## EXCERPT

[Begin]

Ok learn me this Run Cap circuit lol???

[JayMan07]

I've known for a long time that my understanding of the compressor circuit is pretty pathetic.  I've been discussing this with HVAC buddies of mine, but I keep having lots of questions.  I need an expert in this to explain it to me! 



A few things I'm very hazy on 

1) If you measure at the cap terminals you're going to see ~370VAC (on a 240V 1Ph unit).  The cap seems crucial to this because you can actually calculate the mF reading from the current and voltage at the cap.  What is that ~370VAC and how is it produced?

2) What is that cap actually doing?

3) What is the "direction" of current flow?  I know AC oscillates but to just to simplify it...
     L2 - R - C - L1
     L2 - S - C - L1
     In other words is it like 2 paths are taken from L2 to L1?  How is that possible since R&S feed off the same line?

Dang obviously I need some real help here 

Thanks in advance!

[CaptDon]

Your schematic doesn't appear to be drawn correctly. The centrifugal switch that opens
after the motor reaches about 50% of run speed would disconnect one of the power
leads. Either you drew it wrong or the chinese manufacturer you copied it from drew
it wrong. A run capacitor generally provides a phase shift which makes the motor always
run in a specified direction and depending on how the motor is wound it will provide
an 'artificial' pole in between the real poles which tends to reduce 'slip' while maintaining
the torque normally produced by current generated in the rotor by slip.

[JayMan07]

Yes the symbol is wrong.  That is actually a thermal overload.  In this kind of circuit the cap stays in circuit.  There is no potential relay or centrifugal switch.

[End]

## STATED EXERCISE 1
In the run capacitor thread, what does JayMan07 say the incorrectly drawn symbol actually represents?
## STATED EXERCISE 2
Switch "compressor" to "blower" in the run capacitor thread, starting at "Ok learn me" and ending at "explain it to me!".
## STATED EXERCISE 3
Resume the run capacitor thread from its final post.

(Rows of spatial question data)

[Begin]

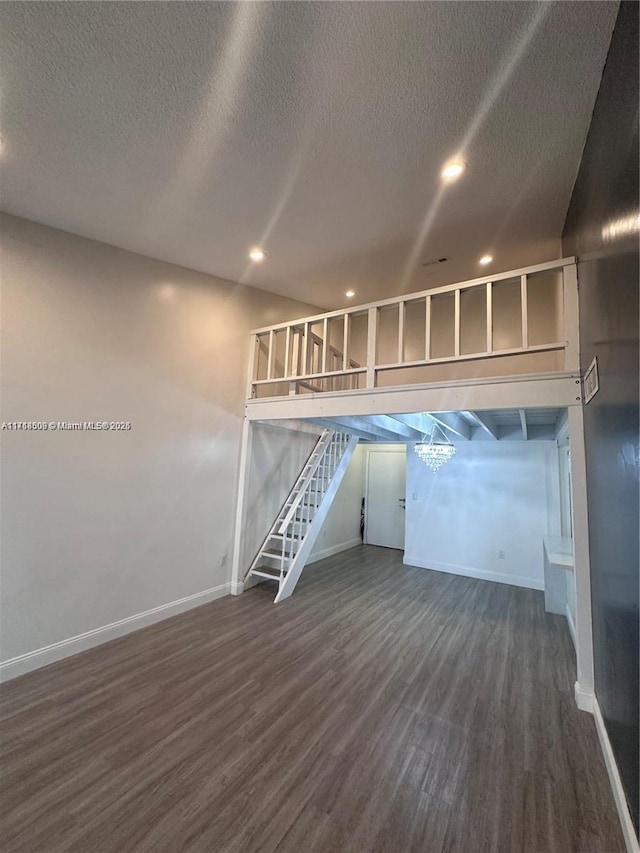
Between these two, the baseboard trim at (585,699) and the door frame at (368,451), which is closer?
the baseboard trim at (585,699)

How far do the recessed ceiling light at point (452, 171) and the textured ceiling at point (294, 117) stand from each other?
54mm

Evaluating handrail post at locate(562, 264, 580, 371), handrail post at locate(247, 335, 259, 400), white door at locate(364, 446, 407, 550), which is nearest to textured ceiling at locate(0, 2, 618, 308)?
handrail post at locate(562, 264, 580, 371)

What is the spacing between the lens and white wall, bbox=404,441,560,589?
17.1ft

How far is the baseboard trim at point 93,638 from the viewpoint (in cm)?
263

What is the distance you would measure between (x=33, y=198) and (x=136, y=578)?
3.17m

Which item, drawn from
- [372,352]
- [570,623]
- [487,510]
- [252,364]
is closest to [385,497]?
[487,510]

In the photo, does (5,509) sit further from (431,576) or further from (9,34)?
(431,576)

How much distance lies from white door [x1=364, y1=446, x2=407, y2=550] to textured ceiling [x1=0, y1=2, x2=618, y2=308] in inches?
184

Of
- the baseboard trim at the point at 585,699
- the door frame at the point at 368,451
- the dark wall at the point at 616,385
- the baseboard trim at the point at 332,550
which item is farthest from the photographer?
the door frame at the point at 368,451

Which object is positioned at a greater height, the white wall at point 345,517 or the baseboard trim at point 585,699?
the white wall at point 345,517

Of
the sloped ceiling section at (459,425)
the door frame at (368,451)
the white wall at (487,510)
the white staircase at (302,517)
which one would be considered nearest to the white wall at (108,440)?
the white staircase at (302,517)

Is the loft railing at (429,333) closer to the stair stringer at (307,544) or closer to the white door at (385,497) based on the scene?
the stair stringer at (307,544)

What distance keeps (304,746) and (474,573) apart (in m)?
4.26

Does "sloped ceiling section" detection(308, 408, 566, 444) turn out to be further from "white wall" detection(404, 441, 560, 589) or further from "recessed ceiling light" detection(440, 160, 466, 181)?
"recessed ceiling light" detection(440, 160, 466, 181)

[End]

## EXERCISE ANSWER 1
A thermal overload.

## EXERCISE ANSWER 2
Ok learn me this Run Cap circuit lol???

[JayMan07]

I've known for a long time that my understanding of the blower circuit is pretty pathetic.  I've been discussing this with HVAC buddies of mine, but I keep having lots of questions.  I need an expert in this to explain it to me!

## EXERCISE ANSWER 3
[JayMan07]

So is the phase shift of the capacitor the reason current can flow in the way I listed it in question #2?

[Siwastaja]

Draw XY plane.

Apply a sinusoidal signal controlling the position of your pen in X direction. You have a pulsating force. It won't rotate. It can maintain crappy, torque-ripple-y rotation if this rotation is started somehow. It's like a single cylinder engine.

Apply another sinusoidal signal controlling the position of your pen in Y direction. Again you have a pulsating force but this time, perpendicular to the previous pulsating force.

Now put your pen on the paper and start drawing. You are drawing a circle! It's rotating!

This is called 2-phase electricity (and has nothing to do with the split-phase system of the U.S.A., sometimes incorrectly and confusingly called 2-phase), and it can make 2-phase motors rotate; these motors have two sets of winding, 90 electrical degrees apart. Like a 2-cylinder engine.

Pure 2-phase motors still exist and are driven by inverter/variable frequency circuits, examples include BLDC fan motors and steppers.

Your "1-phase motor" with a start and/or run cap is also basically a 2-phase motor. Kinda. More on that later.

2-phase electricity has never been in wide use for a long time. In residential power, we have only one phase. So we need to somehow generate the 2nd phase to run 2-phase motors.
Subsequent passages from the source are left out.